USING THE INFORMATION:
1 – In the passage on Theophanes, to which island was he banished in 817?
2 – Please quote the passage on Theophanes starting at "When Emperor Leo" and ending at "the Roman Martyrology.".

PAGE EXTRACT:
*-*-*

When Emperor Leo V the Armenian (813–820) resumed his iconoclastic warfare, he ordered Theophanes brought to Constantinople. The Emperor tried in vain to induce him to condemn the same veneration of icons that had been sanctioned by the council. Theophanes was cast into prison and for two years suffered cruel treatment. After his release, he was banished to Samothrace in 817, where overwhelmed with afflictions, he lived only seventeen days. He is credited with many miracles that occurred after his death, which most likely took place on 12 March, the day he is commemorated in the Roman Martyrology.

==Chronicle==
At the urgent request of his friend George Syncellus, Theophanes undertook the continuation of Syncellus's Chronicle (Χρονογραφία, Chronographia), during the years 810 to 815. The language used occupies a place midway between the stiff ecclesiastical and the vernacular Greek. He made use of three main sources: first, material already prepared by Syncellus; second, he probably made the use of a set of extracts made by Theodore Lector from the works of Socrates Scholasticus, Sozomenus, and Theodoret; and third, the city chronicle of Constantinople. Cyril Mango has argued that Theophanes contributed but little to the chronicle that bears his name, and that the vast bulk of its contents are the work of Syncellus; on this model, Theophanes's main contribution was to cast Syncellus's rough materials together in a unified form.

Theophanes's part of the chronicle covered events from the accession of Diocletian in 284 (which is the point where the chronicle of George Syncellus ends) to the downfall of Michael I Rhangabe in 813. This part of the chronicle is valuable for having preserved the accounts of lost authorities on Byzantine history for the seventh and eighth centuries that would otherwise have been lost.

*-*-*

EXERCISE DATA:
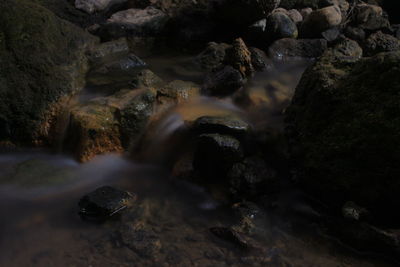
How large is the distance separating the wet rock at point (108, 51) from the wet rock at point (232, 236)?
16.5 ft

*-*-*

ANSWERS GIVEN:
1 – Samothrace

2 –
When Emperor Leo V the Armenian (813–820) resumed his iconoclastic warfare, he ordered Theophanes brought to Constantinople. The Emperor tried in vain to induce him to condemn the same veneration of icons that had been sanctioned by the council. Theophanes was cast into prison and for two years suffered cruel treatment. After his release, he was banished to Samothrace in 817, where overwhelmed with afflictions, he lived only seventeen days. He is credited with many miracles that occurred after his death, which most likely took place on 12 March, the day he is commemorated in the Roman Martyrology.